SINGAPORE: From the popular boy band The Jonas Brothers to celebrity chef Gordon Ramsay, users of FaceApp around the world have been having a blast sharing their AI-altered photos on the Internet.
The photo filtering app which has been around since 2017, had only recently become the latest social media craze as photos with its filter that transform one’s look younger or older had gone viral.
It was all good fun until users and experts began to notice the red flags.
IT’S NOT JUST FACEAPP THAT YOU SHOULD BE WARY OF
Last month, Prime Minister Lee Hsien Loong issued a note of caution urging Singaporeans to “be careful with what apps [they] download and use”. One point he alluded to is the potential criminal use of users’ personal data.
In this incident, that data refers to images of users’ faces.

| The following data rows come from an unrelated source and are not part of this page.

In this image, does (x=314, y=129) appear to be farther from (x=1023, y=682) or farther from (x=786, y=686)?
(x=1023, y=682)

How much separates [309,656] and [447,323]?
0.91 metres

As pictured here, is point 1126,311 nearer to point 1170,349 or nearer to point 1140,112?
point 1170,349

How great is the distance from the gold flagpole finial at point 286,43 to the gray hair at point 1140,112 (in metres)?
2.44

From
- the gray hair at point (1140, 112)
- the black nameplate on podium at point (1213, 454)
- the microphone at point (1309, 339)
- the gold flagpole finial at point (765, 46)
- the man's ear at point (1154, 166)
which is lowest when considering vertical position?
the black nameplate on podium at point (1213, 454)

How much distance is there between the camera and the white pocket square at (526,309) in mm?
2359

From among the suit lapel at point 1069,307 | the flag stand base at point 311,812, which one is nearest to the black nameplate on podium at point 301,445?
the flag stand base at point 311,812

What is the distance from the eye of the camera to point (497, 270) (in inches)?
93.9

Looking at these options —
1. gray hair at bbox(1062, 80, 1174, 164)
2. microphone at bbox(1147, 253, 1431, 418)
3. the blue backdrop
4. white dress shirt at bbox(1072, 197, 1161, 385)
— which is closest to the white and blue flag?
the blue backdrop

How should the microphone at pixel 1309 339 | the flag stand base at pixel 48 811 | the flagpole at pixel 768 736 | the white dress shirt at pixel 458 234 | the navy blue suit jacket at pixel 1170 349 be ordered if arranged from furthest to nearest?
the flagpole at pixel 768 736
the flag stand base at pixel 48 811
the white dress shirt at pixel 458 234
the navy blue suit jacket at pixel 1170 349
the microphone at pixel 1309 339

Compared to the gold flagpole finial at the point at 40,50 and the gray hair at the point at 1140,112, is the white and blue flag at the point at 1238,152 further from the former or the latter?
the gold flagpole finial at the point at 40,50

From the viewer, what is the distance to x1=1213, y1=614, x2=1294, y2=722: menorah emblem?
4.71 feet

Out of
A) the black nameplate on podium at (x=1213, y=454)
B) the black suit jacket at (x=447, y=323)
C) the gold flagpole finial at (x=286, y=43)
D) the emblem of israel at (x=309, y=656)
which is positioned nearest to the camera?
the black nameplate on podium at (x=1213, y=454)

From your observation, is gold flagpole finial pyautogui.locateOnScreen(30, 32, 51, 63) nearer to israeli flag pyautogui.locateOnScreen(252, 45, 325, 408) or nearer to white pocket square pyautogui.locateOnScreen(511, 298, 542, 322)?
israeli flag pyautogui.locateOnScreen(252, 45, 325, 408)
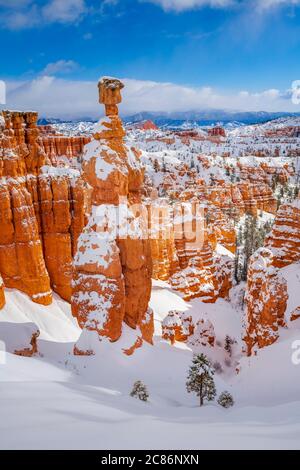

Photo sharing has become second nature to many people with the rise of social media. But as more solutions leverage biometric data – which includes our facial features – for authorisation and authentication, careless sharing can put people at risk of identity-based attacks.
The reality is, some digital platforms expose users to more risks than others do. When users agree to the terms of service of an app, they may unwillingly give the app permission to use their photos for other purposes.
For instance, clauses in the FaceApp’s terms and conditions notes that the app reserves the rights to “use, reproduce, modify, adapt, publish, translate, create derivative works from, distribute, publicly perform and display” users’ photos and personal information “in all media formats and channels now known or later developed” without having to compensate or notify users.
This means that user identities could potentially be used for various works without them knowing, and even altered, exploited, and reproduced in something that did not, in fact, exist or occur.
It may seem far-fetched, but with access to high-resolution pictures of users’ faces, cybercriminals can easily create deepfakes – high-fidelity images that are indistinguishable from the original – from just a few images or even a single one.
If these images and data fell into the wrong hands, bad actors have the ability to impersonate just about anyone.
A THREAT TO BIOMETRIC AUTHENTICATION
This poses an obvious threat to Singapore, which announced plans to adopt a centralised biometrics identification system as part of its National Digital Identity system.
A key security issue associated with biometric authentication is susceptibility to spoofing – the act of posing as valid users to gain access to critical networks. Scenarios in which fraudsters successfully spoof verification measures using a doctored photo or video are now entirely possible with the rise of deepfake technology.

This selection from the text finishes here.